The Daily Telegraph reports that "Brighton and Hove council will ask the government for permission to end Right to Buy because it puts publicly owned homes into the hands of private landlords". "Members voted through a Green motion to apply for the exemption, which would be the first of its kind granted to a local authority," according to the newspaper.

The Daily Telegraph also reports that "house prices in some parts of Britain dropped by more than £30,000 between November and December". The newspaper cites Rightmove figures showing that the average price of a property coming to market in England and Wales "fell by £8,703 – or 3.3 per cent – to £258,424 in the four weeks to 7 December", adding that "while experts said it was normal for prices to fall during the quieter winter months, the decline could also reflect price reductions by wealthy vendors after the chancellor introduced new stamp duty rates in the Autumn Statement".
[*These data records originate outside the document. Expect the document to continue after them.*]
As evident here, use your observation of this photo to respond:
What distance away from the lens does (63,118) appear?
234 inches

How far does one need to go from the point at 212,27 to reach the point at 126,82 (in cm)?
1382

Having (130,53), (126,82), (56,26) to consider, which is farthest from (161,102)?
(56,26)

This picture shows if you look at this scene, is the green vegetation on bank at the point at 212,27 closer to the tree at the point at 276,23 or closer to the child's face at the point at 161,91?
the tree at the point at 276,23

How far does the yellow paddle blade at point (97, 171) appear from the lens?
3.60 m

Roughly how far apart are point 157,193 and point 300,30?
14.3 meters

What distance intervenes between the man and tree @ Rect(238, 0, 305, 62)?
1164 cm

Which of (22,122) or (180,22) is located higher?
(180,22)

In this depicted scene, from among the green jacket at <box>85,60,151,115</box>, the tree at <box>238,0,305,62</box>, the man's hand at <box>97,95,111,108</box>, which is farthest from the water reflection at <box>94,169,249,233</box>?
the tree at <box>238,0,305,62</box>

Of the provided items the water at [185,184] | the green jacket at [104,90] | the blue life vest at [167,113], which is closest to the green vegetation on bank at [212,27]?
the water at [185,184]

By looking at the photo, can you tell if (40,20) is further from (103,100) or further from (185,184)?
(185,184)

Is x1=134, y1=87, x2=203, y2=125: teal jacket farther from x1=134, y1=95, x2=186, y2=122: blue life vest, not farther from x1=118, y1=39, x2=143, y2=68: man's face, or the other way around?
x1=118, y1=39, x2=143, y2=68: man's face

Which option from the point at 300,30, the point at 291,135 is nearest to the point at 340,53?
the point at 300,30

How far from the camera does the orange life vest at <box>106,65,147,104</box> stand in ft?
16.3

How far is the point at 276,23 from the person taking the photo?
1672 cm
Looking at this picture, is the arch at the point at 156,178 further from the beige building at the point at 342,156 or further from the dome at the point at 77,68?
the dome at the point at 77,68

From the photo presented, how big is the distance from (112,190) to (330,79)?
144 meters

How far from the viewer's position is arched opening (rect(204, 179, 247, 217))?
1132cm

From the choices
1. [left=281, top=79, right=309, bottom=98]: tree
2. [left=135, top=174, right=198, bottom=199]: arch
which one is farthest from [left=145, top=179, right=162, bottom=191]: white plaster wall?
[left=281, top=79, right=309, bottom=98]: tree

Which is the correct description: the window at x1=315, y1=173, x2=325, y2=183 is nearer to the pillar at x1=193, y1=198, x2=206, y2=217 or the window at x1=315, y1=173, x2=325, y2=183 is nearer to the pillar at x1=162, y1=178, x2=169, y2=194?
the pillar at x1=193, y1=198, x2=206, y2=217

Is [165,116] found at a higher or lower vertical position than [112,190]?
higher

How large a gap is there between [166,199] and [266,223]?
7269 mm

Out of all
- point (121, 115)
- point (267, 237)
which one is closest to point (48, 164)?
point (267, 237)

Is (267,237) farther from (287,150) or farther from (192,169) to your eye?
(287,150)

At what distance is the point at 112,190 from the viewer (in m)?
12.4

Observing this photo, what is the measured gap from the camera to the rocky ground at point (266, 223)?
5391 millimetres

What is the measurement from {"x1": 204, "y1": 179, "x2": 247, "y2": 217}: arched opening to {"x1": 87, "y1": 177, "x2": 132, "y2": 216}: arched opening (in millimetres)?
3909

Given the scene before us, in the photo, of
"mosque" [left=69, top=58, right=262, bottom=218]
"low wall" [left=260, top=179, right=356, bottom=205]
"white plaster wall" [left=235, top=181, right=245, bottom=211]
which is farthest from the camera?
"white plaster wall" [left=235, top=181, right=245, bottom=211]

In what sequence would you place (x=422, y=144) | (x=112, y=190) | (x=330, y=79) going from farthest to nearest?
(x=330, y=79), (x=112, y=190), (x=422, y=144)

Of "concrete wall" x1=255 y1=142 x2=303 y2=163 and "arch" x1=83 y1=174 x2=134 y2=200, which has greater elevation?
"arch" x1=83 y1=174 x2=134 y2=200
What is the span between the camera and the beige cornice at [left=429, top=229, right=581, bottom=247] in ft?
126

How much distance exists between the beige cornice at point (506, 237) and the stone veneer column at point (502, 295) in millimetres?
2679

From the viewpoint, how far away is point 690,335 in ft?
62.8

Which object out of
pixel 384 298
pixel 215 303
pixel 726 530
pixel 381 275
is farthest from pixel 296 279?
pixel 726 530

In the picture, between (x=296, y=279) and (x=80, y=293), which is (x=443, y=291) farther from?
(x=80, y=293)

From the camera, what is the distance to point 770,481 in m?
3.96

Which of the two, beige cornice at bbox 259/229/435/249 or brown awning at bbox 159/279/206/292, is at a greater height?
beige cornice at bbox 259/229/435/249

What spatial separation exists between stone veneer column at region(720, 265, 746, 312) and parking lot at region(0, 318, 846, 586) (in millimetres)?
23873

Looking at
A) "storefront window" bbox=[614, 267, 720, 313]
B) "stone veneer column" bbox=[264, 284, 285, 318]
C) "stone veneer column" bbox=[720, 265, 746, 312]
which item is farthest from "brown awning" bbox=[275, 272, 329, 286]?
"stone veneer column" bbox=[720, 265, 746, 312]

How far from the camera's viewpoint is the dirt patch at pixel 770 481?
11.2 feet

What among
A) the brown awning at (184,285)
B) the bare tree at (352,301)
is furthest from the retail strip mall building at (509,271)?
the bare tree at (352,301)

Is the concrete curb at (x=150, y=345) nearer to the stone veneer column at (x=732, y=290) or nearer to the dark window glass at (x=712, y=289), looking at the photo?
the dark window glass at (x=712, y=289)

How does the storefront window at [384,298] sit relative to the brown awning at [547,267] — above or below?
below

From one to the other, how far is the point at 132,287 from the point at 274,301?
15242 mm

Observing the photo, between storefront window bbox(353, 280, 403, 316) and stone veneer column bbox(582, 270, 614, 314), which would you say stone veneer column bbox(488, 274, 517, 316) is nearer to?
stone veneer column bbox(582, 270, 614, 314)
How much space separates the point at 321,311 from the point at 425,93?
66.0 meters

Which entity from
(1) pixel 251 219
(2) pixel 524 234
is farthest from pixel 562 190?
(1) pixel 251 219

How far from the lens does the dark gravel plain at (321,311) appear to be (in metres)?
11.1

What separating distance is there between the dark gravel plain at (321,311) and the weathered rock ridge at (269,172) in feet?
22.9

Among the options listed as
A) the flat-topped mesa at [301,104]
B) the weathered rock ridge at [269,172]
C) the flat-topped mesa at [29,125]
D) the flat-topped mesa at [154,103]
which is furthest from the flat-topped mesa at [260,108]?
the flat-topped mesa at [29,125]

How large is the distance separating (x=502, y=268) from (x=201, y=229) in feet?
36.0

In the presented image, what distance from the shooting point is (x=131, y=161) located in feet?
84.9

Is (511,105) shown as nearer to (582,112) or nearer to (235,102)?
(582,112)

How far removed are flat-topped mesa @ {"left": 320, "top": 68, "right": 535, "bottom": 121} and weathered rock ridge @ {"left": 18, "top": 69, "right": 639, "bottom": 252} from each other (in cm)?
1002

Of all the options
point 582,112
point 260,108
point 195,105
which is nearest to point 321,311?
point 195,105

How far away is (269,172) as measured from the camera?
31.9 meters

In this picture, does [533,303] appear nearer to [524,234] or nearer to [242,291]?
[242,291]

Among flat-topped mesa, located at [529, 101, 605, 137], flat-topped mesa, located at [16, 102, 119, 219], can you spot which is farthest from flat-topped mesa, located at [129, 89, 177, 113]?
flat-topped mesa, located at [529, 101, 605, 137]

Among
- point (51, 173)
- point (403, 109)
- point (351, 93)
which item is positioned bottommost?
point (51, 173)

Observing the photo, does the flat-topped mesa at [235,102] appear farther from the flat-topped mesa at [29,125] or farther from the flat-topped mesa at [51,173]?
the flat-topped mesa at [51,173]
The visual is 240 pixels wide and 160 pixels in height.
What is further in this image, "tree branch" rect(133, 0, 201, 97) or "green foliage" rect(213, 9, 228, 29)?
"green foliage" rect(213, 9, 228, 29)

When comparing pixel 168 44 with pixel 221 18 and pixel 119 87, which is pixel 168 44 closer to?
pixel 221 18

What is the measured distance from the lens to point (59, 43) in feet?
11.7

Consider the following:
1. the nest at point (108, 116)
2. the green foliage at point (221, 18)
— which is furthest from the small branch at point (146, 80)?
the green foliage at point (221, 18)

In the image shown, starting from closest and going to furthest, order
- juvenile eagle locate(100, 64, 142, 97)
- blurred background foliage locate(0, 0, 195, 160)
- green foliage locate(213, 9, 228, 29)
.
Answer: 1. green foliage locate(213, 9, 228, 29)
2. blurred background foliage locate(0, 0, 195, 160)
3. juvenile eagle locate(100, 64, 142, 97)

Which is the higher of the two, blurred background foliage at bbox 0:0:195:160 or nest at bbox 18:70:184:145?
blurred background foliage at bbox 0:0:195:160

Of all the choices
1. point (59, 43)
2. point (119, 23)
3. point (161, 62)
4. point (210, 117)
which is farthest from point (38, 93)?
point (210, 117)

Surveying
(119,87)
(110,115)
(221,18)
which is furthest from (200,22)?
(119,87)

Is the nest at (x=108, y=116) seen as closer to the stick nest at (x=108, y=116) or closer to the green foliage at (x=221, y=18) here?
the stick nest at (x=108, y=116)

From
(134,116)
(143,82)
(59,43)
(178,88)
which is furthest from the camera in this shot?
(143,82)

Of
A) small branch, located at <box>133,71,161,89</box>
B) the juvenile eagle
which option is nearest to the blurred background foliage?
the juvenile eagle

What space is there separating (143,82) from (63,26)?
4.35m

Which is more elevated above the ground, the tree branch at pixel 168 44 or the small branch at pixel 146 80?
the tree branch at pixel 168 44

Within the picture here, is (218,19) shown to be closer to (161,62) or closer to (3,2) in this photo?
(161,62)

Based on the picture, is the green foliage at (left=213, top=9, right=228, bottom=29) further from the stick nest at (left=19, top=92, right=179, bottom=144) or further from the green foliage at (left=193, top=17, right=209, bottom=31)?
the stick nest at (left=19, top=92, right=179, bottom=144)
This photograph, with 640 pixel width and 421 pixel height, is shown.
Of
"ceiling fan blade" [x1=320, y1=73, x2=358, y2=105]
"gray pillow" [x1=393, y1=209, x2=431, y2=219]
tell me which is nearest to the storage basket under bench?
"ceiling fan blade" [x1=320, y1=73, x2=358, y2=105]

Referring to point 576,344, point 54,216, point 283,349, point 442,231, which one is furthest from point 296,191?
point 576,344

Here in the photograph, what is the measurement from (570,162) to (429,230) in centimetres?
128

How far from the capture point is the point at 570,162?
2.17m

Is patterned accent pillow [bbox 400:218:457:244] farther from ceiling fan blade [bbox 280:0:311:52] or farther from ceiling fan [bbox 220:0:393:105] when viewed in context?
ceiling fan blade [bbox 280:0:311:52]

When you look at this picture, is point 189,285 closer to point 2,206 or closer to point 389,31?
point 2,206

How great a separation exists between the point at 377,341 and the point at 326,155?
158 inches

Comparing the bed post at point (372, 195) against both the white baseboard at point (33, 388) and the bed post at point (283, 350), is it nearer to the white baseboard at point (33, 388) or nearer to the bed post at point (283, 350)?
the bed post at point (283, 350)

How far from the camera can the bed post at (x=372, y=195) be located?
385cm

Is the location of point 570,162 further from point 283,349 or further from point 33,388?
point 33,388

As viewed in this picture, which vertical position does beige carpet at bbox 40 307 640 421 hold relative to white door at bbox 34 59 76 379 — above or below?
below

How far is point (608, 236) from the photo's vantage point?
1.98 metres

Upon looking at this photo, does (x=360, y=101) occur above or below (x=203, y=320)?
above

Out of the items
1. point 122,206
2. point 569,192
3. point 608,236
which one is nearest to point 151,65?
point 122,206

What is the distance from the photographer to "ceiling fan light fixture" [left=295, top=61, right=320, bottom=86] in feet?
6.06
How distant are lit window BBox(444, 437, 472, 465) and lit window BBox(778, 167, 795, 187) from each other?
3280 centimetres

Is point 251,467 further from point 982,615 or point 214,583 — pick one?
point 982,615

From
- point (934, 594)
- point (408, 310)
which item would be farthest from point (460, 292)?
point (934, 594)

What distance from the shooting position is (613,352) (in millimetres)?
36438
The Independent reports that Peterborough has been "named and shamed today as the worst place in Britain to be without a car", coming at the bottom of the Campaign for Better Transport’s 2014 Car Dependency Scorecard, "which examines provision for pedestrians, cyclists and public-transport users in 29 towns and cities". "The best three are big cities London, Manchester and Liverpool. But in a damning verdict on 20th-century town planners, the worst are two communities which expanded quickly during the 1960s and 1970s [Peterborough and Colchester], plus Milton Keynes."

The Times (subscription required) reports on the South-to-North Water Diversion Project in China, a "scheme involving canals, pipelines and aqueducts" that has begun transporting water 870 miles to Beijing. The project "has taken 11 years to complete, cost tens of billions of dollars and displaced hundreds of thousands of people from homes and farms along its route".

The Daily Telegraph runs an article arguing that the government’s housebuilding plans "ought to be inspired by the harmonious style of the great Victorian urbanisation". "Once again we are faced with the question how to build," writes Roger Scruton. "We need a procedure that will reconcile our population to new start-up homes in places where there might have been no development. And we should learn from experience."